Source document>
========================================

The
words “Arab” and “Jew” are like oil and
water. They don’t mix… or so goes the
popular tenet, a belief nurtured by
Zionist propaganda. Zionism, a movement,
which coveted Palestine for a Jewish
homeland, took root before the Holocaust.
Nevertheless, it was European
anti-Semitism, which fuelled the Zionist
zealots and provided the impetus for
Jewish emigration to the Holy Land.
Judging by the Zionist-influenced media
today, however, Arabs are being used as
scapegoats, held up as anti-Semites who
persecuted Jews down the ages. Perhaps
piling the blame onto the Arab world for
Jewish suffering goes some way to
expunging the guilt of those who took
the land now called Israel by force
brutally displacing the Palestinian
Arabs while so doing.
The reality is very different. Jews had
lived in peace and prosperity throughout
the Mid-East, Arabia and North Africa
since time immemorial and were treated by
Moslems with respect as fellow ‘people of
the book’.
Jewish discomfort in Arab lands did not
stem from racism, intolerance or
anti-Semitism but by the mistreatment of
Palestinians at the hands of their
co-religionists. In short, the divide
between Arab and Jew is political, not
inherently personal and certainly not
racist.
Those who have been unwittingly
indoctrinated by Zionist propaganda may be
surprised to learn that during the
American invasion of Iraq Moslems and
Christians protected Baghdad’s Jewish
community centre from looters.
A young Iraqi Christian Edward Benham told
AFP: “We are defending the synagogue like
all houses on the street and we will not
let anyone touch it.”
“The Jews have always lived here and it is
only normal that we should protect them,”
echoed 36-years-old factory worker Ibrahim
Mohamed.
Indeed, there have been Jews in Iraq for
the last 2,500 years and according to The
Jewish Museum in London Iraqi Jews formed
part of “the most successful communities
in Jewish history”.
According to the Museum’s website, the
early 19th century was a golden
era for Iraqi Jewry when “prominent Jewish
mercantile families began establishing
trading posts in India and the Far East
and sending money back to Iraq.”
“Nineteenth century Baghdadi Jews shopped
in open-air souks and lived in
homes on narrow, shaded streets…
“By the early 20th century,
prosperous Jews moved to the suburbs
around Baghdad. Baghdadi Jews often spent
festival days on the tree-lined shores of
the Tigris River, and where their ancient
forbears wept (after being exiled from
Jerusalem), they picnicked.”
Curator Jennifer Marin says that while she
was putting together the museum’s
exhibits, she found herself faced with two
sets of memories of Jewish life in Iraq.
“What I found quite puzzling, and almost
troubling, were two different accounts,
side by side. One was that it was a
wonderful life there. ‘It was fabulous. We
had such wonderful times. We had parties,
we went to school’. And then there are all
these harrowing accounts of what happened
after 1941 and you wonder what was the
real version of what was really going on.
Was there always wonderful coexistence and
cooperation, and tolerance, or were there
undercurrents of resentment all the time?”

========================================

Data segment>
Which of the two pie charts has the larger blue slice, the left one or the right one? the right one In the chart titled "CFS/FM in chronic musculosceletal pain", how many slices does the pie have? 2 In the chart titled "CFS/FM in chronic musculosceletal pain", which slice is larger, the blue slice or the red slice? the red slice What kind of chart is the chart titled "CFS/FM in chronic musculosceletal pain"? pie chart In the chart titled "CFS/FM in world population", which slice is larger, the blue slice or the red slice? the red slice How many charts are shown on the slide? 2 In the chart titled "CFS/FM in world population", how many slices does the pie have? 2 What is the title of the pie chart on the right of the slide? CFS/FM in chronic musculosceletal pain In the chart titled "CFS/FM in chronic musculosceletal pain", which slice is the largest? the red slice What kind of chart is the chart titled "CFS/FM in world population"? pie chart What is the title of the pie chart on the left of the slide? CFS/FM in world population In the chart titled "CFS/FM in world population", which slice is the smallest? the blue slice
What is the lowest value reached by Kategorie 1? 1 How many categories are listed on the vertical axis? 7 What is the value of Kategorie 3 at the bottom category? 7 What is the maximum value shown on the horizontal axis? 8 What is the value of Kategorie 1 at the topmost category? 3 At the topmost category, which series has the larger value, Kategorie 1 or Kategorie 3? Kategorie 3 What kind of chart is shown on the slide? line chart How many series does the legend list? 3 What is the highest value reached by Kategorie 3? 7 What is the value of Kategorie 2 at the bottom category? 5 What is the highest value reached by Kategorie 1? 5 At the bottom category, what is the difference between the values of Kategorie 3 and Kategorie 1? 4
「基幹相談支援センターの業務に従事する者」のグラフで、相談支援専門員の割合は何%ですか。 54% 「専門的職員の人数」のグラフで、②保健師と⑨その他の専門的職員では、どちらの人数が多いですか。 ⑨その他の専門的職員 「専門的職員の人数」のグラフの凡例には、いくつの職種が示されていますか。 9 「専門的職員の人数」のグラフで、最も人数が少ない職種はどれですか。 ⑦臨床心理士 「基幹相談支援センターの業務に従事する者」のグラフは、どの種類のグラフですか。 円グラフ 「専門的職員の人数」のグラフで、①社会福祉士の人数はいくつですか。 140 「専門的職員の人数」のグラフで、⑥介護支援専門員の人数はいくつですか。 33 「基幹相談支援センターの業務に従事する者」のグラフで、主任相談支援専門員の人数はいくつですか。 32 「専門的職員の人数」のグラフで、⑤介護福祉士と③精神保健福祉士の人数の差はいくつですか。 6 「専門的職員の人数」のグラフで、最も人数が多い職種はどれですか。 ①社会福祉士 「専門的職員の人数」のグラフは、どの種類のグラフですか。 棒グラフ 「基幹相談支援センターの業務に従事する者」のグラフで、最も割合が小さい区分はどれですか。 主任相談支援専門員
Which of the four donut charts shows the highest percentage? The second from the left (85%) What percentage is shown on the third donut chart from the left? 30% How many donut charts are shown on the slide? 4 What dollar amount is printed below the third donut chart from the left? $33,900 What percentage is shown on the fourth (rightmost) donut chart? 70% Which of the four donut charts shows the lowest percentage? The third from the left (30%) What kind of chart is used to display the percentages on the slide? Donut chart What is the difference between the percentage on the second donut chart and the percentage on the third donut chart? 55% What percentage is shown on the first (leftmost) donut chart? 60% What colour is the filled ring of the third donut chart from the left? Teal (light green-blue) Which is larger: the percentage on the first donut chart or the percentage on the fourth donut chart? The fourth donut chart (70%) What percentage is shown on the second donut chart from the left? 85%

========================================

Assigned task 1> Please rewrite the paragraph of the article about Arabs and Jews that begins "Indeed, there have been Jews in Iraq" as a shorter list of its main facts.
Assigned task 2> According to the article about Arabs and Jews, which period does the Jewish Museum's website call a golden era for Iraqi Jewry?

Expected output 1>
- Jews have lived in Iraq for the last 2,500 years.
- The Jewish Museum in London says Iraqi Jews formed part of "the most successful communities in Jewish history".

Expected output 2> The early 19th century.